Only the lines from the top of the data through the one with "The initial configuration" are to be written out, each exactly as it stands.

[Opening DATA EXTRACTS section]

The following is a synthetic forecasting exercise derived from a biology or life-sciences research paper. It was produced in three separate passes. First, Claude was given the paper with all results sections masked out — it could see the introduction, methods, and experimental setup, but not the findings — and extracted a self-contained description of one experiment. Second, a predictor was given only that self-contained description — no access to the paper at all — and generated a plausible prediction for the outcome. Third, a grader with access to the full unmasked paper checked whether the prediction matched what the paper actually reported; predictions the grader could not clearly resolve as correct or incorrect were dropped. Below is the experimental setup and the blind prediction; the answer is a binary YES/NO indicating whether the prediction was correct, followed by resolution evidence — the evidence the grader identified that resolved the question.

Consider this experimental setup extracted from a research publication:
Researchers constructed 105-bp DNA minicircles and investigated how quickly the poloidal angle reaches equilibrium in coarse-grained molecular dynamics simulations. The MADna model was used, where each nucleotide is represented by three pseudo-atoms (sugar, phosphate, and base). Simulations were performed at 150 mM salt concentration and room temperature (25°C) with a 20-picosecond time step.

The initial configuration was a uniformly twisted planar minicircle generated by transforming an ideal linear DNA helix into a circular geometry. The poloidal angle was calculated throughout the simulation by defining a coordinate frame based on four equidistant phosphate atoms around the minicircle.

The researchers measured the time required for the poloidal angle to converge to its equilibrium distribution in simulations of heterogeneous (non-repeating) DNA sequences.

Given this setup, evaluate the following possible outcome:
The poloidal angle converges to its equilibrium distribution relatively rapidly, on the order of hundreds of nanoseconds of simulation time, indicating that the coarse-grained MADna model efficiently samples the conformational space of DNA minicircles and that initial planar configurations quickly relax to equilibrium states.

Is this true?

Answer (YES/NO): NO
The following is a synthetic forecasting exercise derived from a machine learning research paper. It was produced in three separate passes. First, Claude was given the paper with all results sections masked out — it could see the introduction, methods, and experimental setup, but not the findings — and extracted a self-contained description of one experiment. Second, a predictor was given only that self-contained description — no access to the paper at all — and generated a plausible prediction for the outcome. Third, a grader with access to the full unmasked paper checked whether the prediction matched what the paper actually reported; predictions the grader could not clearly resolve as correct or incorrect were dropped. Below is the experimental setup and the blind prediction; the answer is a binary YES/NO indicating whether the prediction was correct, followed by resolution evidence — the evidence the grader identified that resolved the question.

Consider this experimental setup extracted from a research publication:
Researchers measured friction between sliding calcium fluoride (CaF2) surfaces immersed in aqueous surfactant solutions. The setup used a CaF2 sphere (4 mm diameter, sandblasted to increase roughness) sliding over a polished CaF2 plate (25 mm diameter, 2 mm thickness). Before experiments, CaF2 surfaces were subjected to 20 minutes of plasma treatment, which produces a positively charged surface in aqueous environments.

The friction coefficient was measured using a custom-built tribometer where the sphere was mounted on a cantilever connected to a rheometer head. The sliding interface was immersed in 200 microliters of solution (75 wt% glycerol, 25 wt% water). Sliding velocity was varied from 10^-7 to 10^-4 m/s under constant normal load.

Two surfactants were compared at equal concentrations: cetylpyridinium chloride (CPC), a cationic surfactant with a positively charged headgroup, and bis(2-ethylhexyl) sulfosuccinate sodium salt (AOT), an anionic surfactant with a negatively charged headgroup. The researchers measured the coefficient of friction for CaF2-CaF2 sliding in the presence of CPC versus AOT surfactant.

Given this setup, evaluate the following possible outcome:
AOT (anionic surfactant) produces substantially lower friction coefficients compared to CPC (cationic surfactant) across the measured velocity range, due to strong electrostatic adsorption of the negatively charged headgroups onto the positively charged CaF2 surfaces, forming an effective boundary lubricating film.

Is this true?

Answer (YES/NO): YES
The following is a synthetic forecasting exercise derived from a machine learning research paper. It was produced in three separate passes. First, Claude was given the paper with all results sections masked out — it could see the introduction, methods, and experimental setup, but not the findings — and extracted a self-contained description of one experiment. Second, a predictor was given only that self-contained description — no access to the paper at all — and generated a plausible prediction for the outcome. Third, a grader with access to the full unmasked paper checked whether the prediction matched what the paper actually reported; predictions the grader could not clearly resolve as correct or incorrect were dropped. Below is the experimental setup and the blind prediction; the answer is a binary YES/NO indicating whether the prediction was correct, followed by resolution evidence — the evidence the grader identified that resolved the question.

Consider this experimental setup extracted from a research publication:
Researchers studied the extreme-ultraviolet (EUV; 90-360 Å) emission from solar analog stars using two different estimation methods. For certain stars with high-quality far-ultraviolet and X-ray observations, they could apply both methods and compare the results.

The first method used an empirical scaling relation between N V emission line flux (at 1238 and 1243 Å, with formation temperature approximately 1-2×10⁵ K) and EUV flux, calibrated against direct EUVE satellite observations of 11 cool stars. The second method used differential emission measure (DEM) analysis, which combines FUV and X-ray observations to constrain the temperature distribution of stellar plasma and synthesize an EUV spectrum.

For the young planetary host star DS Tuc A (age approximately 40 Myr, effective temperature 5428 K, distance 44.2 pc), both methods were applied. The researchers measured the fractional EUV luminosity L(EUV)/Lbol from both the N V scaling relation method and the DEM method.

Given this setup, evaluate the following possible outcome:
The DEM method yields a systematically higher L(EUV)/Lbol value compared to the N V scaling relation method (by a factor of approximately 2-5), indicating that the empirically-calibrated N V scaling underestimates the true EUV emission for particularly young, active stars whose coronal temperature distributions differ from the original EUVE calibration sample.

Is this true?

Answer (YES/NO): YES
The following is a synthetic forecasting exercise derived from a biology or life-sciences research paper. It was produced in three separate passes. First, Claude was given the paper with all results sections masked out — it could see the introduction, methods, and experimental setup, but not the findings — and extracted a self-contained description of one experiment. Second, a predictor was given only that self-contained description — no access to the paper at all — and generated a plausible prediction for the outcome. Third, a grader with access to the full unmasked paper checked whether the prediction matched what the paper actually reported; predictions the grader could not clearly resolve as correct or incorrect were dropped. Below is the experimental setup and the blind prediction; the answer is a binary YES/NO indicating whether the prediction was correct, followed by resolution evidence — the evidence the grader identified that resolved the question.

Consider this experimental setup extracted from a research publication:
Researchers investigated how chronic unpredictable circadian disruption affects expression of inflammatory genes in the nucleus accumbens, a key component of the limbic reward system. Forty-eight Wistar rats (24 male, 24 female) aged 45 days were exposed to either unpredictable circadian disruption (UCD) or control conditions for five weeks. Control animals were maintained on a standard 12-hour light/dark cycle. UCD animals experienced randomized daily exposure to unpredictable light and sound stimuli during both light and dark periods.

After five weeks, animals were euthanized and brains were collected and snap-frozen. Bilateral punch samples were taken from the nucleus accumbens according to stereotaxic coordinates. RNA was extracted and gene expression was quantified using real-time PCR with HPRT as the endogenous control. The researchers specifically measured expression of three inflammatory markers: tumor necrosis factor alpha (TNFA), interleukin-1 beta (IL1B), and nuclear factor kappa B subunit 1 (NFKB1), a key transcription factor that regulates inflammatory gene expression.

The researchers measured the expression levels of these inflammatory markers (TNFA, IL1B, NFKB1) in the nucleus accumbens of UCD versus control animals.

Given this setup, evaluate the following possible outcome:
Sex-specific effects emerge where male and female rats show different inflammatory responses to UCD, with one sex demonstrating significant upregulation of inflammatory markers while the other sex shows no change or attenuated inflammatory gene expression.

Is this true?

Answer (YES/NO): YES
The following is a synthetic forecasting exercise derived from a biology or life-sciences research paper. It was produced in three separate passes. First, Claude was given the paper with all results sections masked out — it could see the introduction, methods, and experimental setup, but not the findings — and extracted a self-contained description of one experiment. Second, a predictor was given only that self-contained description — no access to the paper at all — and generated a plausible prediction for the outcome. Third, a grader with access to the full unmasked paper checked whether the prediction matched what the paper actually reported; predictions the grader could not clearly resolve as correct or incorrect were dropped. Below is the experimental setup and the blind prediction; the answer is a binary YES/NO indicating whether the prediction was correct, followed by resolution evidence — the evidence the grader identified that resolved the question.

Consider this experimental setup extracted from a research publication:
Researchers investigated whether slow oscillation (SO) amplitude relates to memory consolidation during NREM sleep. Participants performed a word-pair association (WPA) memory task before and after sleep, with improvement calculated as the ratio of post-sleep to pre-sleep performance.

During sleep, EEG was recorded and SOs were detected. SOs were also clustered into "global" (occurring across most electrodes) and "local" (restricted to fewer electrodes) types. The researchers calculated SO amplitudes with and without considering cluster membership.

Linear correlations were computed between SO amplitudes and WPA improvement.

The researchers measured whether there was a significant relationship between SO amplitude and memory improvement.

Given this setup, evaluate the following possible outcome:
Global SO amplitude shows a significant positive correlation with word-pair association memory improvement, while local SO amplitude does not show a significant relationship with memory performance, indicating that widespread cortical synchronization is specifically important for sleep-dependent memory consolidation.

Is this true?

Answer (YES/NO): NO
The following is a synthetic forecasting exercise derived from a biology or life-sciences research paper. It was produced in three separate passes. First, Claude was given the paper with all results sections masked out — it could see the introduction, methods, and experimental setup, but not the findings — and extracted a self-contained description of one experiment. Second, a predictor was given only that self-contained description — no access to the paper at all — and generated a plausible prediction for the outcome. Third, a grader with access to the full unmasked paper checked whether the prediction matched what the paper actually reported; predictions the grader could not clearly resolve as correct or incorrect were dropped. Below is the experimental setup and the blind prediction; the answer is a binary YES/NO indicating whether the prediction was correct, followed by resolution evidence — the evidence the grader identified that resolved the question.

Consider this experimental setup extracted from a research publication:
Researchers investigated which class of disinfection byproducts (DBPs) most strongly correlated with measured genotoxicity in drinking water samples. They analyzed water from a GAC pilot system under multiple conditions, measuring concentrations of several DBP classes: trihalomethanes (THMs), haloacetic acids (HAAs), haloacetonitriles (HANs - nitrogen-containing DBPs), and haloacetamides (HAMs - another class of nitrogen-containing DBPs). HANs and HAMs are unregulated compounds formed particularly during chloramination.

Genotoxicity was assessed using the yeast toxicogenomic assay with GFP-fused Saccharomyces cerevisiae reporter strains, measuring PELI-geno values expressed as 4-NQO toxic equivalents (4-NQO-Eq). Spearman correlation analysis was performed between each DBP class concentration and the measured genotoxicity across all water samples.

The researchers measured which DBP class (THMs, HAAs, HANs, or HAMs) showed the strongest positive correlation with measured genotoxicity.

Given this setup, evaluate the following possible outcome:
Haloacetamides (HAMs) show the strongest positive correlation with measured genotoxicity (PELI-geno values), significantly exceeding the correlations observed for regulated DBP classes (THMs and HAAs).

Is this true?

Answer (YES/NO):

[Closing DATA EXTRACTS section]

SOLUTION TO THIS PROBLEM:
The following is a synthetic forecasting exercise derived from a biology or life-sciences research paper. It was produced in three separate passes. First, Claude was given the paper with all results sections masked out — it could see the introduction, methods, and experimental setup, but not the findings — and extracted a self-contained description of one experiment. Second, a predictor was given only that self-contained description — no access to the paper at all — and generated a plausible prediction for the outcome. Third, a grader with access to the full unmasked paper checked whether the prediction matched what the paper actually reported; predictions the grader could not clearly resolve as correct or incorrect were dropped. Below is the experimental setup and the blind prediction; the answer is a binary YES/NO indicating whether the prediction was correct, followed by resolution evidence — the evidence the grader identified that resolved the question.

Consider this experimental setup extracted from a research publication:
Researchers constructed 105-bp DNA minicircles and investigated how quickly the poloidal angle reaches equilibrium in coarse-grained molecular dynamics simulations. The MADna model was used, where each nucleotide is represented by three pseudo-atoms (sugar, phosphate, and base). Simulations were performed at 150 mM salt concentration and room temperature (25°C) with a 20-picosecond time step.

The initial configuration was a uniformly twisted planar minicircle generated by transforming an ideal linear DNA helix into a circular geometry. The poloidal angle was calculated throughout the simulation by defining a coordinate frame based on four equidistant phosphate atoms around the minicircle.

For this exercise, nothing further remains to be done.